EXERCISE REQUIREMENTS: Reproduce exactly the lines from the one containing "Can you determine which of" through the last line of the data, both ends included.

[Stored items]

--- Start ---

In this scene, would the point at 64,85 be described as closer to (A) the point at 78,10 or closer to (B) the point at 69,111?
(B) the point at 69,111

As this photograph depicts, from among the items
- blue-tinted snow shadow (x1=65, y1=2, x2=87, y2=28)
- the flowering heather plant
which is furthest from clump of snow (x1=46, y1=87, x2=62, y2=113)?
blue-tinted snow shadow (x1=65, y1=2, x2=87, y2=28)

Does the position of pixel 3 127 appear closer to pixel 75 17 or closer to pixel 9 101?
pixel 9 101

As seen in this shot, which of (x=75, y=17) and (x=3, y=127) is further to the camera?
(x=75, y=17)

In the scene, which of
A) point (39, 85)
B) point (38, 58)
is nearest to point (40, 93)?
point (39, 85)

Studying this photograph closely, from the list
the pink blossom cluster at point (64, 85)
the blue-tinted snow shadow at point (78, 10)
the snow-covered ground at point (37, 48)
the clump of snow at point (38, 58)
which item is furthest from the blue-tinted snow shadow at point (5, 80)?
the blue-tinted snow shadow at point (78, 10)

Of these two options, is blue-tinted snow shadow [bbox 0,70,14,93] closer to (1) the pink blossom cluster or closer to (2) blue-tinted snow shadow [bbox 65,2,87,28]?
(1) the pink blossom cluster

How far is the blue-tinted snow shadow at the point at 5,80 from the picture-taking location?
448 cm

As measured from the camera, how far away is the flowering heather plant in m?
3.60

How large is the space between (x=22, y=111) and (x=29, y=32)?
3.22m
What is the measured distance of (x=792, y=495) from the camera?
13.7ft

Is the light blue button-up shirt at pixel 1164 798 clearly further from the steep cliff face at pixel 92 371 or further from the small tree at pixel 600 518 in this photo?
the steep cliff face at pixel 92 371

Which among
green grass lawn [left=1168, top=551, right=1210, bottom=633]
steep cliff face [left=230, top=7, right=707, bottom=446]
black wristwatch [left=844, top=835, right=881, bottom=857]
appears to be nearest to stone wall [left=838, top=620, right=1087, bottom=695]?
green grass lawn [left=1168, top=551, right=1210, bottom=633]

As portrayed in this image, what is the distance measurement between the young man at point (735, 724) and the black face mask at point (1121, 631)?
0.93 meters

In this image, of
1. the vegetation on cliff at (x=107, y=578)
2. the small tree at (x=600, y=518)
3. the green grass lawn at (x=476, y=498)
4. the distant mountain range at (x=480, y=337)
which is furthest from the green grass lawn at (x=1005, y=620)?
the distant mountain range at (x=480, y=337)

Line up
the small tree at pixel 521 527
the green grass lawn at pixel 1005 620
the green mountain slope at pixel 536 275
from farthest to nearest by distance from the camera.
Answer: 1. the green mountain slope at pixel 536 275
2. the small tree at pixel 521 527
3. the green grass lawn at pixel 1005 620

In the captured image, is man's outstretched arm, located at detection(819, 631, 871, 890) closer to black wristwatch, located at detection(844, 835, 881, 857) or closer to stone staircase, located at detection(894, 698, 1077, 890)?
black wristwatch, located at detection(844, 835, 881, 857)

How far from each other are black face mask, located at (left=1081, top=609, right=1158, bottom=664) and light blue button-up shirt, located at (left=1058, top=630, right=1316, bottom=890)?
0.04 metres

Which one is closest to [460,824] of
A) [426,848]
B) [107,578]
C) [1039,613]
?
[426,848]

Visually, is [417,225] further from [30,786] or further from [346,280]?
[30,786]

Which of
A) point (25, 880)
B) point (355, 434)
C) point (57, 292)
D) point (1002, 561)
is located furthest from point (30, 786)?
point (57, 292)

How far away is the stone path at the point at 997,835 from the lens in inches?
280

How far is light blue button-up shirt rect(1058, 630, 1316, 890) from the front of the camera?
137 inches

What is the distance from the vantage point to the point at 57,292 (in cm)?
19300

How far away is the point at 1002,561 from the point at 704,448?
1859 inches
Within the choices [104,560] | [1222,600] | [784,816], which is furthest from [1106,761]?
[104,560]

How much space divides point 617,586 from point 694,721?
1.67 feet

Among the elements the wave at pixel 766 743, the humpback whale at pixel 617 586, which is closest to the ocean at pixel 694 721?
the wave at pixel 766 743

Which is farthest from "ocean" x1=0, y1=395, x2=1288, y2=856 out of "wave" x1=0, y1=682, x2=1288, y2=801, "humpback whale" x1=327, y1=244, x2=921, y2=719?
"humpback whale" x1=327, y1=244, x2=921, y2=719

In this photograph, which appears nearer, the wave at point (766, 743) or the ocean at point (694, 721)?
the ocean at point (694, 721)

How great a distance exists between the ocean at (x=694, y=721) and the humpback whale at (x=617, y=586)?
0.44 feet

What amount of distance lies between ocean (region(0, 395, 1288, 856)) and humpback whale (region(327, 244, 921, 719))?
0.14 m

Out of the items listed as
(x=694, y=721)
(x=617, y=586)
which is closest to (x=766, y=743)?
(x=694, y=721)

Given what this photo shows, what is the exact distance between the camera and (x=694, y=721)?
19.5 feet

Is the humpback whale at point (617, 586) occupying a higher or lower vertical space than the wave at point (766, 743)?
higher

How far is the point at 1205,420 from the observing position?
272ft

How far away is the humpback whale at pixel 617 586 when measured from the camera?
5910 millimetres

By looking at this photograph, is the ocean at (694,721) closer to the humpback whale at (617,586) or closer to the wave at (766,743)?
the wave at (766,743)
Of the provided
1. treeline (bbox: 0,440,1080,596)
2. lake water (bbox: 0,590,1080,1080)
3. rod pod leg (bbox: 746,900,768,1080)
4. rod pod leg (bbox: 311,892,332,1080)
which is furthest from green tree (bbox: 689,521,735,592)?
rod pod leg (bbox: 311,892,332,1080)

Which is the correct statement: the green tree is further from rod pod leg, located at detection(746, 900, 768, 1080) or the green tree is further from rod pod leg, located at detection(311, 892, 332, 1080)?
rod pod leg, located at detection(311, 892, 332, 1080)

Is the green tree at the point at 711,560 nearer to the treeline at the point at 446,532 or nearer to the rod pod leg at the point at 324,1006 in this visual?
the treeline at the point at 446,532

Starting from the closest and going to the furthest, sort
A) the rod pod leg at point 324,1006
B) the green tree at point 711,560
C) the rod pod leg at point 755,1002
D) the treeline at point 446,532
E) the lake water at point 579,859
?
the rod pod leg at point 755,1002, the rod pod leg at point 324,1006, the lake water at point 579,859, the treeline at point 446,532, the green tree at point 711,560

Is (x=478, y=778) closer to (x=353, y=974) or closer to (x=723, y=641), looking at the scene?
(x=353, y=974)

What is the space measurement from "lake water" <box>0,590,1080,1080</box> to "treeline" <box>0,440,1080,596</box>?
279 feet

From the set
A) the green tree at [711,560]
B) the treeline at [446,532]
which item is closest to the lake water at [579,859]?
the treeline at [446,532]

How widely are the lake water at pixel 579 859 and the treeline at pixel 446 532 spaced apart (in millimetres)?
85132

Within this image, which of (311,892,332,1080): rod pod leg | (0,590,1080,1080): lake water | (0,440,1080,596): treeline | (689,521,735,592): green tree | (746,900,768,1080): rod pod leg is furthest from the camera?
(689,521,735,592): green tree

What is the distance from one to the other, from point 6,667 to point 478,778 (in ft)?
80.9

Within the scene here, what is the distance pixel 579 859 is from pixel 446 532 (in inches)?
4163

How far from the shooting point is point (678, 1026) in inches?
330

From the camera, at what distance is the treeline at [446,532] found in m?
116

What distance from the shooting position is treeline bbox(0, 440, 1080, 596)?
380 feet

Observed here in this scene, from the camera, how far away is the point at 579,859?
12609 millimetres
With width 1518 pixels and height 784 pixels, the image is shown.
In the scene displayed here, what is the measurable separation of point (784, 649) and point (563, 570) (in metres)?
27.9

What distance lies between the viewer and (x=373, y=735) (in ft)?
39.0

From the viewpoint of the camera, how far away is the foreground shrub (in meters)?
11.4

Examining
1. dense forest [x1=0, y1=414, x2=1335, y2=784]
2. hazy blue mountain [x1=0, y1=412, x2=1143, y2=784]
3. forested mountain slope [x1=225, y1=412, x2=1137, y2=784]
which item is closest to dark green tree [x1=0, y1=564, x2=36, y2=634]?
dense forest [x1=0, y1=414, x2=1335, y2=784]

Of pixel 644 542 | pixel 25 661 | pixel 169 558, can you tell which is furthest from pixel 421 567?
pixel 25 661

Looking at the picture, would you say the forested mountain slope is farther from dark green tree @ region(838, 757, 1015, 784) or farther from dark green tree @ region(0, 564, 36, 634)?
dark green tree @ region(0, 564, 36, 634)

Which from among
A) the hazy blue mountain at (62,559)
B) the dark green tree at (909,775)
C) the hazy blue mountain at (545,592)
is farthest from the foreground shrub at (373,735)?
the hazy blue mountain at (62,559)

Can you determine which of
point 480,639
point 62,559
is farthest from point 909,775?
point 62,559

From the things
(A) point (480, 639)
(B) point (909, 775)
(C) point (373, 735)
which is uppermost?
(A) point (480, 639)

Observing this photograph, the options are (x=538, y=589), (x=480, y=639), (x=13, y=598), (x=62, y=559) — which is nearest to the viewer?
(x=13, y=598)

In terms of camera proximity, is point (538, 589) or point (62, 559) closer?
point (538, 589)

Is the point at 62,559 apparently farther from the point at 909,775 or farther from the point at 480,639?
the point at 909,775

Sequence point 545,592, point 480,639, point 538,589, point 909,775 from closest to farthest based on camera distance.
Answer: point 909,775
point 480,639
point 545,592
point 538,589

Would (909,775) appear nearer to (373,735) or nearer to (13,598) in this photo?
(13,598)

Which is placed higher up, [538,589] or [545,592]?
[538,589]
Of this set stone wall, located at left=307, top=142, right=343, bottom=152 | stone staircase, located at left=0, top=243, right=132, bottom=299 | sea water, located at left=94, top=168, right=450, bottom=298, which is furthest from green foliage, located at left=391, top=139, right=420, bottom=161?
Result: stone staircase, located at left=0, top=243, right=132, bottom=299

--- End ---

ANSWER TO THIS EXERCISE:
Can you determine which of
point 480,639
point 62,559
is farthest from point 909,775?
point 62,559

From the things
(A) point (480, 639)
(B) point (909, 775)
(C) point (373, 735)
which is uppermost?
(A) point (480, 639)

Observing this photograph, the options are (x=538, y=589), (x=480, y=639), (x=13, y=598), (x=62, y=559) — which is nearest to the viewer?
(x=13, y=598)

In terms of camera proximity, is point (538, 589) or point (62, 559) closer?
point (538, 589)

Is the point at 62,559 apparently farther from the point at 909,775 or farther from the point at 480,639?
the point at 909,775

Sequence point 545,592, point 480,639, point 538,589, point 909,775 from closest to farthest based on camera distance.
Answer: point 909,775
point 480,639
point 545,592
point 538,589

Would (909,775) appear nearer to (373,735) or nearer to (13,598) in this photo?
(13,598)

Which is placed higher up, [538,589] or [545,592]?
[538,589]
Of this set stone wall, located at left=307, top=142, right=343, bottom=152 | stone staircase, located at left=0, top=243, right=132, bottom=299 | sea water, located at left=94, top=168, right=450, bottom=298, which is furthest from green foliage, located at left=391, top=139, right=420, bottom=161?
Result: stone staircase, located at left=0, top=243, right=132, bottom=299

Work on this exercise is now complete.